To determine the equilibrium temperature, pressure, and volume for each gas, we can use the principles of thermodynamics and the equation of state for ideal gases.
Step 1: Calculate the initial volumes of each gas using the ideal gas law.
The ideal gas law is given by PV = nRT, where P is the pressure, V is the volume, n is the number of moles, R is the gas constant, and T is the temperature in Kelvin.
For air:
Initial pressure (P1) = 5 bar
Initial temperature (T1) = 350 K
Number of moles (n1) = mass/Molar mass = 2 kg/(Molar mass of air)

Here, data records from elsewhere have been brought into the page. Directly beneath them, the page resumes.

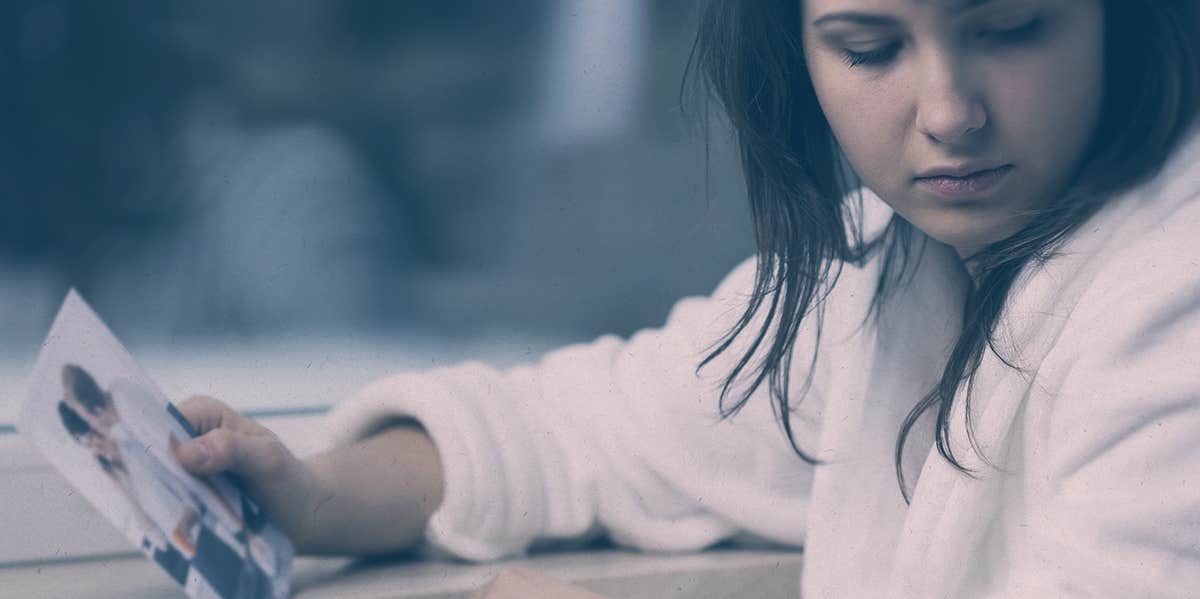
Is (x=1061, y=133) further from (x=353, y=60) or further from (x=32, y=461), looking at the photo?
(x=32, y=461)

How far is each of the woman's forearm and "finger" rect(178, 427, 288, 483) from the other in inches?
1.3

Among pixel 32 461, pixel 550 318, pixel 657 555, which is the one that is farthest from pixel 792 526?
pixel 32 461

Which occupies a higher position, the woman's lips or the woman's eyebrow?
the woman's eyebrow

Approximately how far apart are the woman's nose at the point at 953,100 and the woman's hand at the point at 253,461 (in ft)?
1.36

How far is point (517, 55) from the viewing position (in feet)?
2.92

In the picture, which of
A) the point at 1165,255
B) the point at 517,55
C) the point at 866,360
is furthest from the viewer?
the point at 517,55

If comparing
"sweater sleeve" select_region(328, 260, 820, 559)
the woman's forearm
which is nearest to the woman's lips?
"sweater sleeve" select_region(328, 260, 820, 559)

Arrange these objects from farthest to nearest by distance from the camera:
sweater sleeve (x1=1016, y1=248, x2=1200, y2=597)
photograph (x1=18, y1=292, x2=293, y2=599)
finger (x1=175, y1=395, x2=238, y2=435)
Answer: finger (x1=175, y1=395, x2=238, y2=435) < photograph (x1=18, y1=292, x2=293, y2=599) < sweater sleeve (x1=1016, y1=248, x2=1200, y2=597)

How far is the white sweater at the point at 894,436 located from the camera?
0.51 m

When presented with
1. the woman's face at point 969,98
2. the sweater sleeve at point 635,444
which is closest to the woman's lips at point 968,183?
the woman's face at point 969,98

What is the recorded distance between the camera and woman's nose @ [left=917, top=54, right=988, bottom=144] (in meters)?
0.56

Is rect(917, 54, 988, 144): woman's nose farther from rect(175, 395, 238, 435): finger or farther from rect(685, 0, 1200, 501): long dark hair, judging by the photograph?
rect(175, 395, 238, 435): finger

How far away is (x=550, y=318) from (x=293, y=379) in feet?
0.66

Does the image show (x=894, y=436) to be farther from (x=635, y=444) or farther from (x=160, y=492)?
(x=160, y=492)
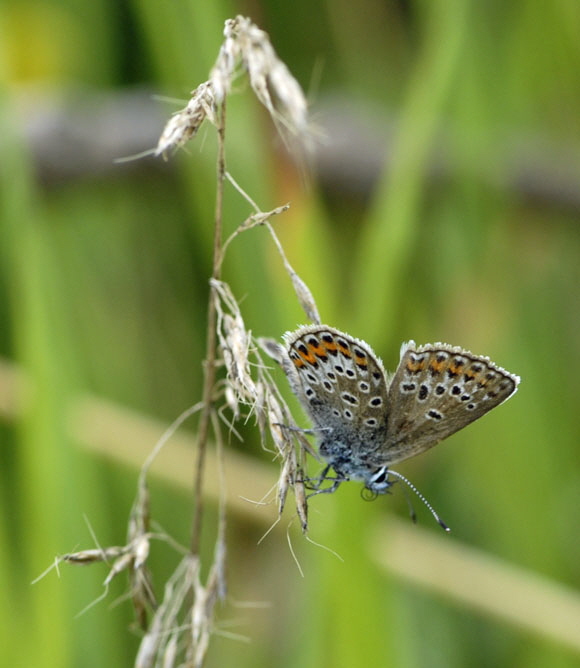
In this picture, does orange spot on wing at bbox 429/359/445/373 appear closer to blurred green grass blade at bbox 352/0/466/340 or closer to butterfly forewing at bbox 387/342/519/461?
butterfly forewing at bbox 387/342/519/461

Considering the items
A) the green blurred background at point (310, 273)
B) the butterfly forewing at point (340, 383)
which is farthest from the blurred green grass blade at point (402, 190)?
the butterfly forewing at point (340, 383)

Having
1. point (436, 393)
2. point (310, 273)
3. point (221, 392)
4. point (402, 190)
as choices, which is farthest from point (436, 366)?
point (402, 190)

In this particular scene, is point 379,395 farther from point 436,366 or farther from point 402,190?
point 402,190

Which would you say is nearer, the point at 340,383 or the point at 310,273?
the point at 340,383

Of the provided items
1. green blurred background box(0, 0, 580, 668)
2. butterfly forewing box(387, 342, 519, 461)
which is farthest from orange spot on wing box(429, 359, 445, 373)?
green blurred background box(0, 0, 580, 668)

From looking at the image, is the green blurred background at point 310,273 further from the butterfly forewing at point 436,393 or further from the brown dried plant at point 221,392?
the brown dried plant at point 221,392
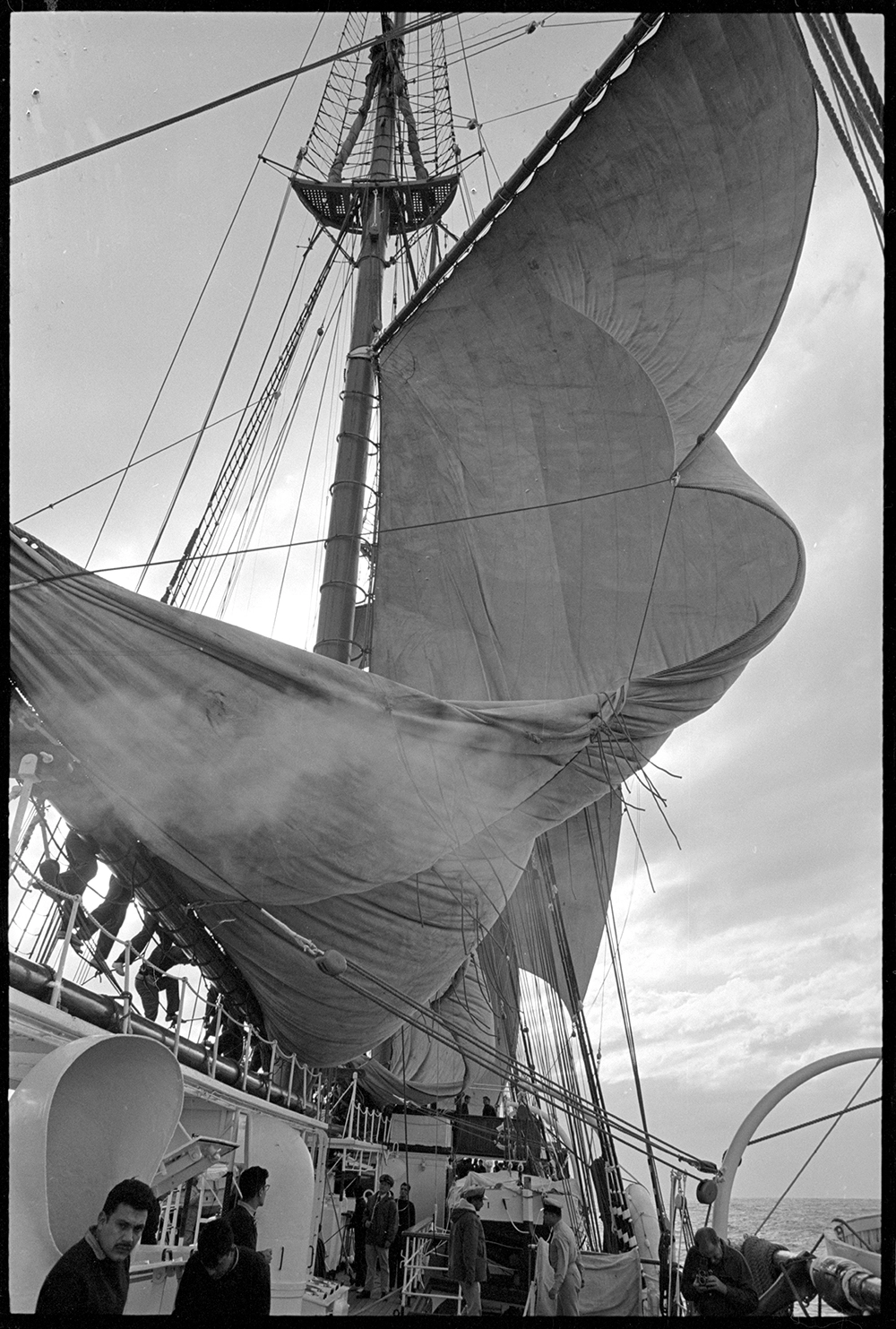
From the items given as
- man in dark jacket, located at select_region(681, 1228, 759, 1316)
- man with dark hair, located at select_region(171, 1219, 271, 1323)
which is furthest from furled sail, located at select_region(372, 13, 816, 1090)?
man with dark hair, located at select_region(171, 1219, 271, 1323)

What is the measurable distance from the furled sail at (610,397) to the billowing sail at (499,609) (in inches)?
1.1

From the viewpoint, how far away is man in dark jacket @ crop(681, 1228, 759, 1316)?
3021mm

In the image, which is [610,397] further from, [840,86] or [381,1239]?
[840,86]

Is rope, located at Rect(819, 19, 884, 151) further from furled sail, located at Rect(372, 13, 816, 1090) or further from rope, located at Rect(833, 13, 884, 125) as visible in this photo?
furled sail, located at Rect(372, 13, 816, 1090)

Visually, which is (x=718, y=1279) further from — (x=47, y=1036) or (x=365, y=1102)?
(x=365, y=1102)

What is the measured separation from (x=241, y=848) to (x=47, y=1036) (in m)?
1.46

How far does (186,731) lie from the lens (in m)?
4.90

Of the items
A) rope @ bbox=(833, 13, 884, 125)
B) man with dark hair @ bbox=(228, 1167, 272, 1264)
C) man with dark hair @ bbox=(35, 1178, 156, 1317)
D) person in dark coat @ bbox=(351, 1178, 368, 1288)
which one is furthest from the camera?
person in dark coat @ bbox=(351, 1178, 368, 1288)

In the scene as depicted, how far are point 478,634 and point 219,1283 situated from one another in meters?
8.72

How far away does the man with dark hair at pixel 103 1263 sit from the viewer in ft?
7.04

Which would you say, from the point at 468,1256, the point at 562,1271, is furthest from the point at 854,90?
the point at 468,1256

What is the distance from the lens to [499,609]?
11031mm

The molar mass of air is the sum of the molar masses of oxygen and nitrogen, which are 32 g/mol and 28 g/mol respectively.
So, the molar mass of air = 0.21 * 32 + 0.79 * 28 = 28.97 g/mol = 0.02897 kg/mol
Number of moles of air (n1) = 2 kg / 0.02897 kg/mol ≈ 69.085 mol
Using the ideal gas law, we can calculate the initial volume of air (V1_air):
V1_air = (n1 * R * T1) / P1
Similarly, for carbon monoxide (CO):
Initial pressure (P2) = 2 bar
Initial temperature (T2) = 450 K
Number of moles (n2) = mass/Molar mass = 4 kg/(Molar mass of CO)
The molar mass of CO = 28 g/mol + 16 g/mol = 44 g/mol = 0.044 kg/mol
Number of moles of CO (n2) = 4 kg / 0.044 kg/mol ≈ 90.909 mol
Using the ideal gas law, we can calculate the initial volume of CO (V1_CO):
V1_CO = (n2 * R * T2) / P2
Step 2: Assuming the final volume is the same for both gases at equilibrium, we can set V_air = V_CO = V_f.
Step 3: Apply conservation of energy to determine the final temperature.
Since the container is well-insulated, the total energy of the system remains constant. Therefore, the sum of the internal energies of the gases is constant. We can express this as follows:
n1 * Cp_air * (T1 - Tf) + n2 * Cp_CO * (T2 - Tf) = 0
Cp_air and Cp_CO are the specific heat capacities of air and CO, respectively.
Step 4: Solve the equations from Step 1 and Step 3 simultaneously to find the equilibrium temperature (Tf).
Step 5: Calculate the equilibrium pressures (P_f) and volumes (V_f) for each gas using the ideal gas law and the equilibrium temperature (Tf).
Using the ideal gas law:
For air: P_f_air = (n1 * R * Tf) / V_f
For CO: P_f_CO = (n2 * R * Tf) / V_f
By following these steps, you should be able to determine the equilibrium temperature, pressure, and volume for each gas in the given scenario.